Я упираю руки в боки, как та рассерженная хохлушка, которой уже всё равно, над какой бровью у её мужа тюбетейка.
— Нет, это ты послушай, — отчётливо говорю. — Я вам не кукла здешняя, которой можно вертеть во все стороны. Я — Обережница. Понял? И командовать собой не позволю. И если не хочешь, чтобы тебя, как Али, под ручки отсюда вывели — не трожь меня. Понял?
Отчего это я такая смелая? Оттого, что вдруг ко мне приходит понимание: громила он или нет — а я смогу сделать с ним то же самое, что с не слишком высоким и не слишком добрым палачом. Смогу. Хоть сейчас.
Кайс возвышается надо мной как гора. Но по-прежнему ни один мускул не дрогнет на суровом лице. Он изучает меня, я — его.
Наголо бритый череп. Красивый, между прочим, у мужчин редко встречается голова такой совершенной формы. Плотно прижатые уши, приплюснутый нос слегка повреждён в переносице… Литые грудные мышцы, причудливая вязь серебристой татуировки во весь могучий бицепс, бычья шея… Откуда ж он такой? Да неужто действительно евнух? Может — в плен попал и его… это самое… и приставили сюда. А что, при нём не надо целый штат разводить, одного такого гиганта хватит для охраны местного курятника.
С двух сторон ко мне робко приближаются давешние служаночки.
— Раздевайся, — командует Кайс. — Что бы там дальше с тобой ни случилось — помыться никогда не помешает. Париться тебе нельзя, рана может открыться, обойдёмся малым. И руку перевяжем. Да меня можешь не стесняться, я тут на вас таких насмотрелся.
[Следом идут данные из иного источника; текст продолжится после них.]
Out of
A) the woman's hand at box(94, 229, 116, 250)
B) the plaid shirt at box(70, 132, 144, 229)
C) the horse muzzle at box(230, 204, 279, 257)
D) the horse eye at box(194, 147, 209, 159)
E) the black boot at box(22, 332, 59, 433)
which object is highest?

Но отходит и не спеша укладывается на кушетку неподалёку у стены. Заложив руки за голову, с преувеличенным вниманием изучает потолок, а девушки робко влекут меня к небольшому бассейну. И от одного вида чистейшей голубоватой воды, такой прозрачной, такой даже с виду и освежающей, и в меру тёплой всё тело начинает чесаться и свербеть. Может, хотя бы умыться? За время "отсидки" я уже притерпелась, но, знаете ли, несколько часов, предшествующих тюрьме, по пыльной дороге, поперёк лошади, головой вниз, на пропахшем потнике какой-никакой, а след на мне оставили.